• Excerto do documento:
....
Nós devemos ao paiz tudo, menos a abdicação da nossa propria honra. Pode ser muito grande o seu merecimento, pode o seu caracter, a todos os respeitos, ser digno de consideração para o circulo de amigos, mas esse homem está perdido perante a sua propria consciencia, se continuar no serviço publico em taes condições.

O Sr. Pereira de Miranda sahiu pelas mesmas razões por que durante muito tempo não quiz entrar.

Fez bem ao Governo? Fez mal ao Governo ?

Com tristeza o diz: elle fez falta, porque fazem sempre falta homens de bem, e homens de merecimento, não porque sejam menores as qualidades dos outros Srs. Ministros, mas fez falta, conforme muito bem disse o seu illustre chefe o Sr. Hintze Ribeiro. N'esta occasião permitta-lhe a Camara uma interrupção. Tem todo o acatamento pelo Sr. Hintze Ribeiro, e depois de S. Exa. haver fallado, em seu nome, e era nome dos seus correligionarios, poderia dispensar-se de usar da palavra, mas a Camara sabe bem o que é a psychologia das collectividades, e sabe que ha formigueiros de rethorica, como ha formigueiros nos braços, não podendo circular o sangue.

E sentiu esse formigueiro, não de fazer discurso, mas de dizer algumas palavras, e fazer os seus cumprimentos aos novos Ministros, e pede a S. Exa. o releve, e. que tome esta declaração como uma prova mais de muito acatamento pela sua auctoridade como chefe de partido.

Vae concluir em breve; mas não pode deixar de se dirigir ao Sr. D. João de Alarcão, seu velho amigo e cama rada da Universidade, e não se é impunemente companheiro nas escolas, e amigo de muitos annos!

Endereça os seus cumprimentos ao Digno Par, por o ver nos conselhos da Coroa, e espera que a sua pratica dos negocios, e o seu desejo de acertar, o encaminhem por forma a merecer elogios de amigos e adversarios.

Sobre tudo uma cousa ha que o enche de infinito prazer: é ver o Sr. Eduardo José Coelho na pasta do Reino.

Aqui, como em outros factos, se vê o dedo de Deus.
....
• Tarefas a realizar:
a: Responda a estas perguntas sobre o discurso acerca dos novos ministros.
(i) Por que razões saiu o Sr. Pereira de Miranda?
(ii) Segundo o discurso, que relação existe entre quem fala e o Sr. D. João de Alarcão?
(iii) Que pasta ocupa o Sr. Eduardo José Coelho?
b: Retome o discurso acerca dos novos ministros a partir da última frase apresentada e prossiga-o com mais algumas frases.

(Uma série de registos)
....
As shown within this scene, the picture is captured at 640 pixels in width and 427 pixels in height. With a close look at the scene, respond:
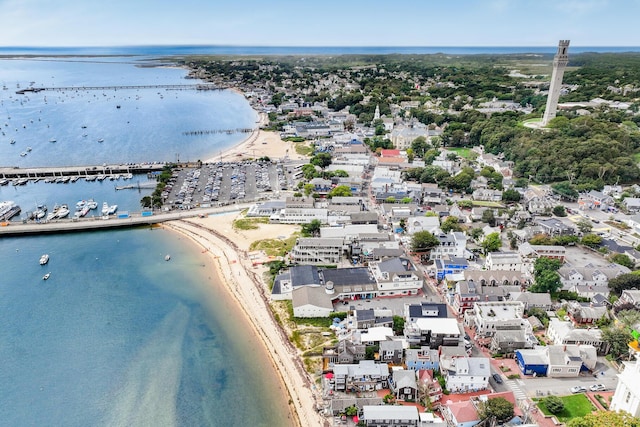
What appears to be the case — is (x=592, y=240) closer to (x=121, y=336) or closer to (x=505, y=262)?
(x=505, y=262)

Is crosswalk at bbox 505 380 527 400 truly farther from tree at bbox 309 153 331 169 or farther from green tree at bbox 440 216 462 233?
tree at bbox 309 153 331 169

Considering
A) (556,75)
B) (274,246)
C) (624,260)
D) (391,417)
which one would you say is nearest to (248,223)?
(274,246)

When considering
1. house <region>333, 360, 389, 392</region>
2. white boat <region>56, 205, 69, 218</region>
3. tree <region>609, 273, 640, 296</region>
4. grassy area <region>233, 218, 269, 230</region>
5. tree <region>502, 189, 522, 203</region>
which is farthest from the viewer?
tree <region>502, 189, 522, 203</region>

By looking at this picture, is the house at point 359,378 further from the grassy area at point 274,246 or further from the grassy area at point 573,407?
the grassy area at point 274,246

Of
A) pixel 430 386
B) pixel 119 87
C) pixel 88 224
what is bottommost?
pixel 88 224

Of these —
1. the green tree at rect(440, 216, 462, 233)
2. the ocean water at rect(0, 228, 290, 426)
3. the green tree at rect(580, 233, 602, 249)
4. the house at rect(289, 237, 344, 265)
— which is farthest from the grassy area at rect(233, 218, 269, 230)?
the green tree at rect(580, 233, 602, 249)

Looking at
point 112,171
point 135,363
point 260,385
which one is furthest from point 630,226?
....
• Respostas ao exercício:
a:
(i) Saiu pelas mesmas razões por que durante muito tempo não quis entrar.
(ii) É seu velho amigo e camarada da Universidade.
(iii) A pasta do Reino.

b:
Vendo o Sr. Eduardo José Coelho nos conselhos da Coroa, lembra-se que a Providencia, que ás vezes parece tão esquecida das cousas humanas, se compraz em demonstrar que continua fazendo escripta direita por linhas tortas, pondo nos conselhos da Coroa como Ministro do Reino, incumbido de zelar pela manutenção dos principios liberaes, o seu nobre amigo e compatriota o Sr. Eduardo Coelho.

Todos os que o conhecem sabem que é um magistrado digno, e que foi, como Presidente da Camara dos Deputados, um homem cheio de correcção impeccavel; mas em differentes conjuncturas, o Sr. Eduardo Coelho é o mais mordaz, o mais incontinente, e o mais explosivo dos pares que se sentavam na esquerda da Camara.

Pois durante annos elle affrontou a Divina Providencia, quer quando apostrophou injustamente os altos poderes do Estado, pelas dictaduras que lhe pareciam attentatorias dos principios liberaes, quer quando verberava com indignação, que não era postiça, mas sincera, porque está no seu caracter, e no seu feitio politico, quando verberava o Sr. Hintze Ribeiro, aliás, tão liberal, tão correcto, e tão accommodaticio na execução das leis administrativas e, designadamente, no que respeitava á imprensa.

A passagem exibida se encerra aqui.